In simulation, it's possible to use loops that run over a number of clock cycles or other time delays by adding events within the loop. Delay-based waits are ignored for synthesis, and other events (wait until value or edge) are not synthesizable when inside a loop. If you have time available to run the loop one clock cycle per iteration, then you need to re-write the code to use a signal for the loop count and some extra state logic to know when to start and end the loop in time.
If you really need the code you posted to run in a single clock cycle, then the for loop is probably the best you can do, remembering that a for loop needs to have a constant number of iterations.

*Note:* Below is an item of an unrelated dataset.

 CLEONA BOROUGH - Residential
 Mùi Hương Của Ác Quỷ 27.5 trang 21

You work around that using if clauses within the for loop to deetermine which iterations of the loop actually affect the output signals. But as you can see it also means that the constant number of iterations needs to be at least as large as the maximum number of iterations you needed for simulation. That can lead to a very large amount of combinatorial logic, and a lot of logic levels, making the best achievable clock speed significantly slower than a pipelined approach.
05-06-2014 11:41 AM
You were right.... I tried constant itterations with repeat(54) as you mentioned earlier it was taking lots of hardware logic & took all of my PC's RAM 4GB to synthesise for more than 20 minutes .....

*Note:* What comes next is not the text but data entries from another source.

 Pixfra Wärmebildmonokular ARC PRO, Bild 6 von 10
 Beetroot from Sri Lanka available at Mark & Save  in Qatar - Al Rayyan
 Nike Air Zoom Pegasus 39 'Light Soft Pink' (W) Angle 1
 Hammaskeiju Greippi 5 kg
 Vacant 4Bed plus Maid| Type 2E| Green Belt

Can you please tell me the way around such loops where i can address multiple lcoations without wasting that much of hardware & sorry i didn't get following.
@gszakacs wrote:
If you have time available to run the loop one clock cycle per iteration, then you need to re-write the code to use a signal for the loop count and some extra state logic to know when to start and end the loop in time.
05-06-2014 11:45 AM
@ahmad32 wrote:
Can you please tell me the way around such loops where i can address multiple lcoations without wasting that much of hardware & sorry i didn't get following.
Do you need simultaneous access to these multiple locations, or can you access them one at a time?
05-06-2014 11:50 AM
No tottally ! I can use multiple cycles ... (but less would be better as always)
05-06-2014 05:32 PM
There are at least two options.
Option 1.
Code up the module as a pipeline (also google "systolic array"). A pipeline allows you to accept a new incoming sample on every clock. It's a large design (but not as large as your completely unrolled loop). I haven't looked at your algorithm in detail, but I do notice a 'for' loop iterating from 0 to 54. Perhaps each iteration can map to one stage of pipeline.
Option 2.
Code up the module as a state-machine. Here, your state machine will keep track of where you are in the calculation. For this case, you're sharing fpga resources at each state, hence you can only accept a new input sample once every (in your case 55) clock cycles. Option 2 is probably what a software person is "seeing in his head" as he codes the algorithm. It looks more like a software solution. But you have to get your hands a little dirtier and explicitly deal with state.
These two options are kind of the extreme endpoints. Your chosen solution very likely will be somewhere in between them.
Regards,
Mark
05-06-2014 10:11 PM
Thanx for your help. I'm already trying states using case(address) fucntion but I'll look into the Systolic Array too.